[WHAT THIS TASK INVOLVES] Your task is to transcribe the data exactly while omitting each picture.

═══ PROVIDED ENTRIES ═══

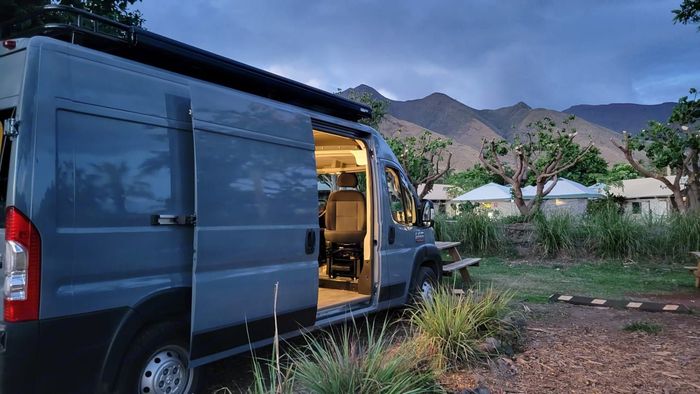 A camper van is parked in a field with its doors open.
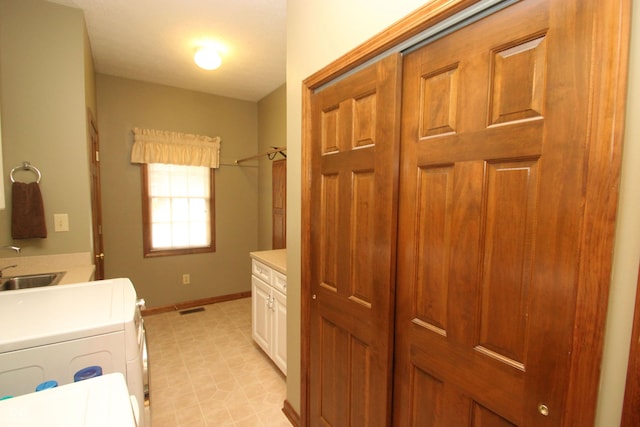 washroom with baseboards, visible vents, a sink, separate washer and dryer, and cabinet space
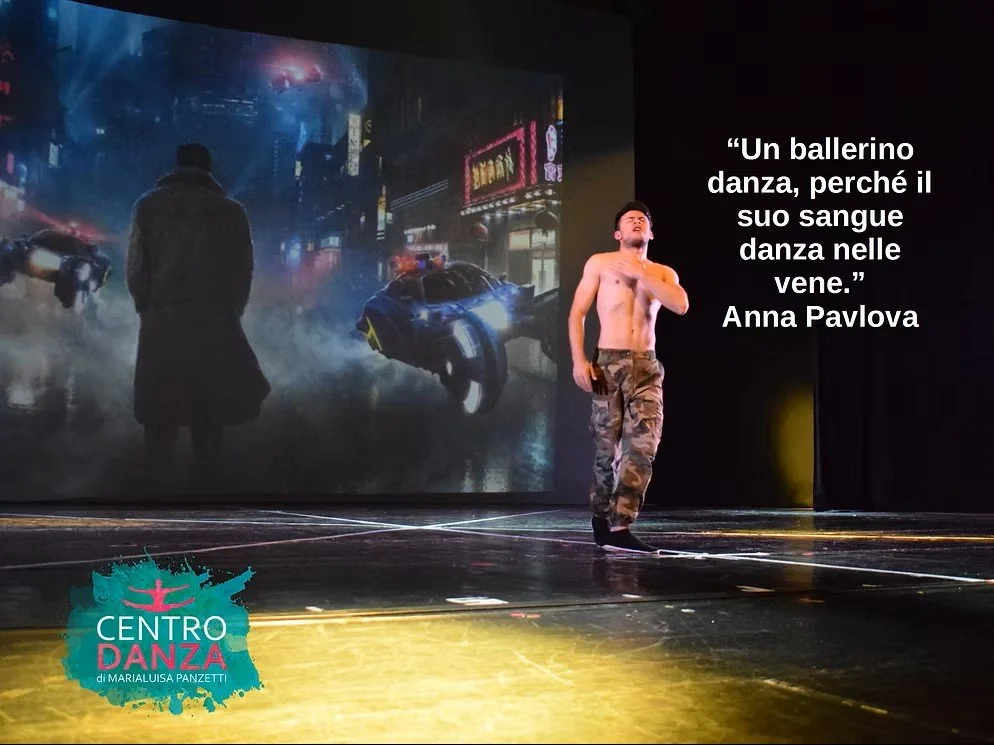 In scena, un ballerino maschio senza maglia, con pantaloni cargo militari, posizionato a destra di fronte a uno sfondo di città futuristica con luci neon e veicoli volanti. Sullo sfondo, una citazione di Anna Pavlova: "Un ballerino danza, perché il suo sangue danza nelle vene." Sul lato sinistro, il logo di un centro danza.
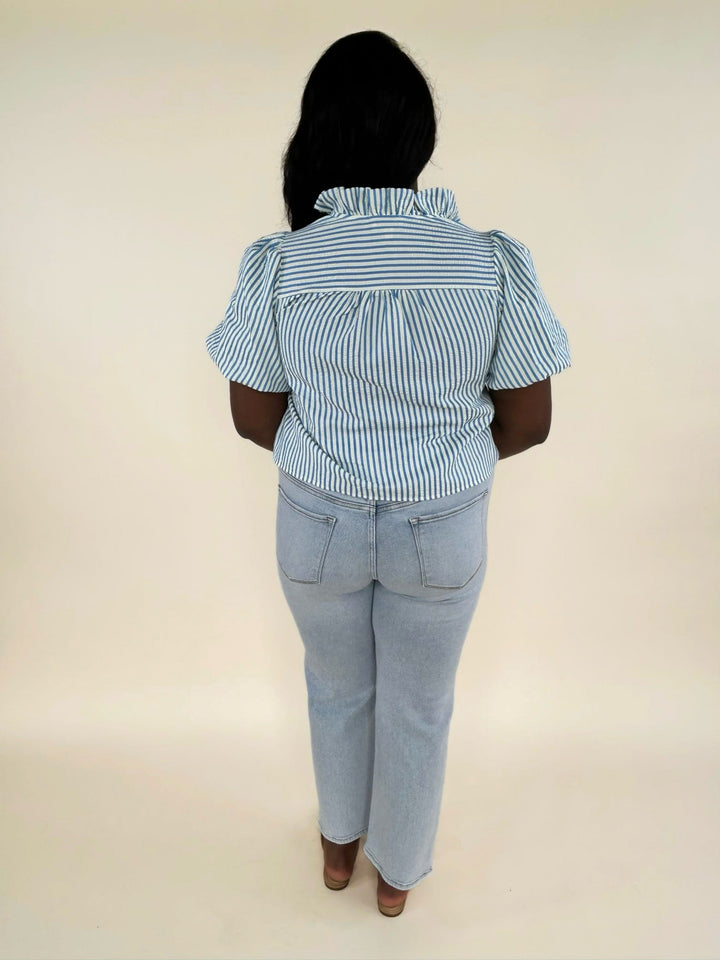 Back view of blue and white striped blouse with ruffle collar and light wash straight leg jeans, women’s boutique fashion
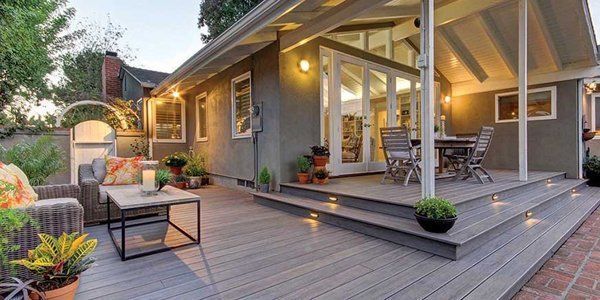 Outdoor patio with gray wooden deck, seating area, and dining table, with a house in the background.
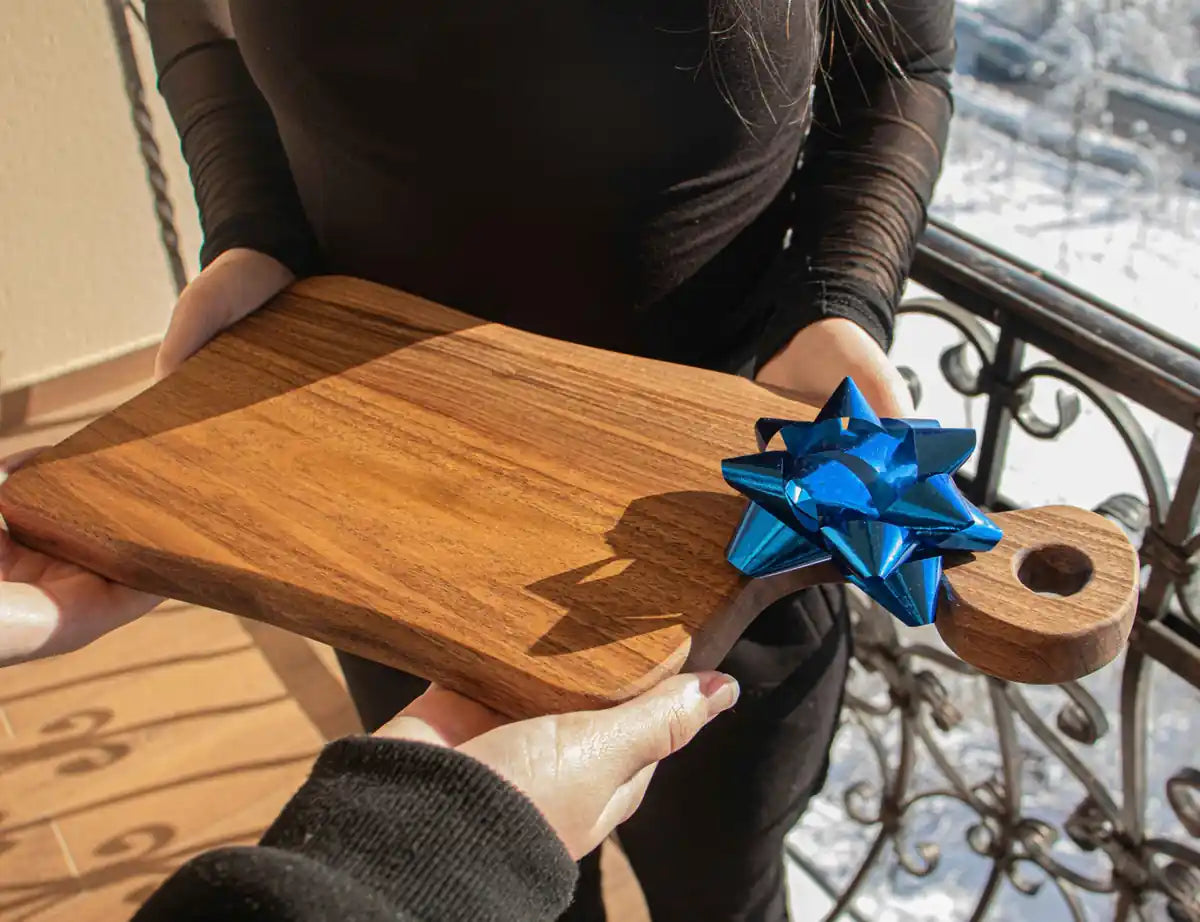 Engraved wooden cutting boards and kitchen tools arranged as personalized gift ideas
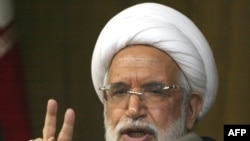 Hossein Karrubi says his father, opposition presidential candidate Mehdi Karrubi (above), talked to parliament about his allegations that opposition protesters have been raped in detention.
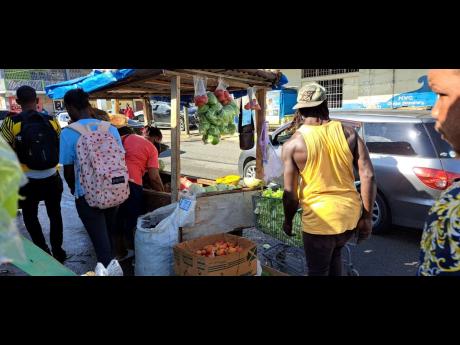 Vendors displaying their wares on the streets of Port Maria, St Mary. They say using the new market does not help them make sales.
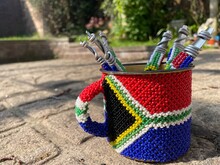 A Close Up View Of A Tin Cup With South African Beads Wrapped Around It With The South African Flag. There Are A Few Beaded Spoons On The Inside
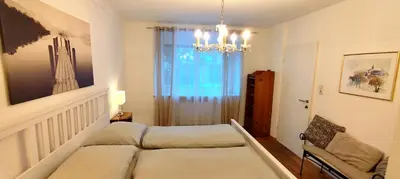 Ein Bett oder Betten in einem Zimmer der Unterkunft Apartment Ischl Home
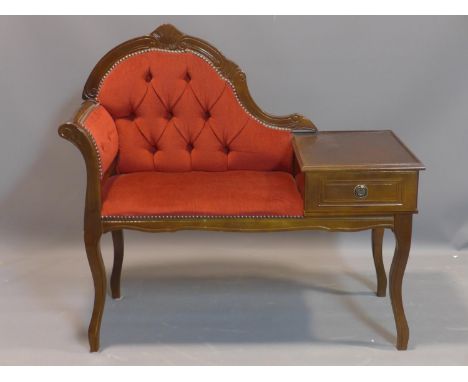 A mid 20th century button back telephone table, with red upholstery, H.86 W.94 D.43cm 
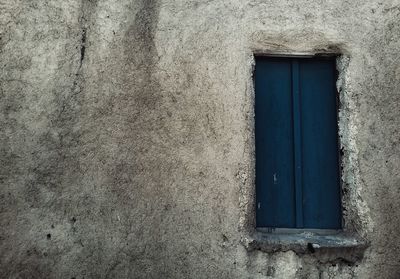 Closed door on old house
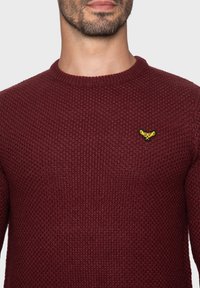 Bordeauxroter Strickpullover mit einer strukturierten, gerippten Optik und rundem Ausschnitt. Verfügt über ein kleines gelbes, gesticktes Logo auf der Brust.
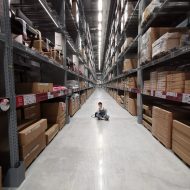 person sitting on shop floor in aisle in warehouse | inventory optimization | DemandCaster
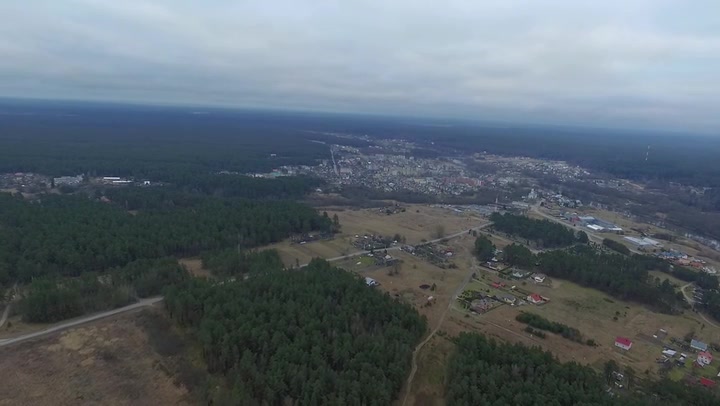 Flight Over The Forest And Small Town In Distance 2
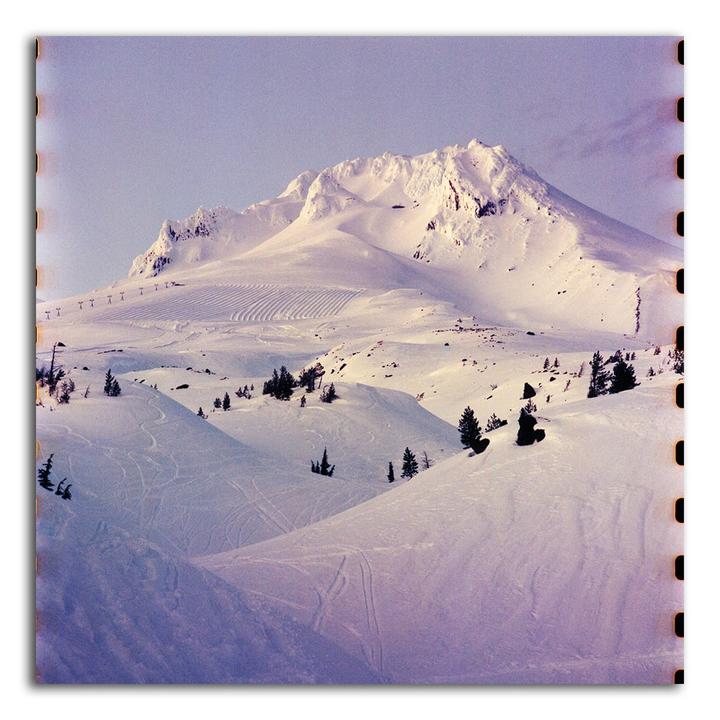 A snow-covered mountain with ski tracks and evergreen trees is visible under a clear sky.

═══

[WRITTEN SOLUTION]
 A camper van is parked in a field with its doors open.
 washroom with baseboards, visible vents, a sink, separate washer and dryer, and cabinet space
 In scena, un ballerino maschio senza maglia, con pantaloni cargo militari, posizionato a destra di fronte a uno sfondo di città futuristica con luci neon e veicoli volanti. Sullo sfondo, una citazione di Anna Pavlova: "Un ballerino danza, perché il suo sangue danza nelle vene." Sul lato sinistro, il logo di un centro danza.
 Back view of blue and white striped blouse with ruffle collar and light wash straight leg jeans, women’s boutique fashion
 Outdoor patio with gray wooden deck, seating area, and dining table, with a house in the background.
 Engraved wooden cutting boards and kitchen tools arranged as personalized gift ideas
 Hossein Karrubi says his father, opposition presidential candidate Mehdi Karrubi (above), talked to parliament about his allegations that opposition protesters have been raped in detention.
 Vendors displaying their wares on the streets of Port Maria, St Mary. They say using the new market does not help them make sales.
 A Close Up View Of A Tin Cup With South African Beads Wrapped Around It With The South African Flag. There Are A Few Beaded Spoons On The Inside
 Ein Bett oder Betten in einem Zimmer der Unterkunft Apartment Ischl Home
 A mid 20th century button back telephone table, with red upholstery, H.86 W.94 D.43cm 
 Closed door on old house
 Bordeauxroter Strickpullover mit einer strukturierten, gerippten Optik und rundem Ausschnitt. Verfügt über ein kleines gelbes, gesticktes Logo auf der Brust.
 person sitting on shop floor in aisle in warehouse | inventory optimization | DemandCaster
 Flight Over The Forest And Small Town In Distance 2
 A snow-covered mountain with ski tracks and evergreen trees is visible under a clear sky.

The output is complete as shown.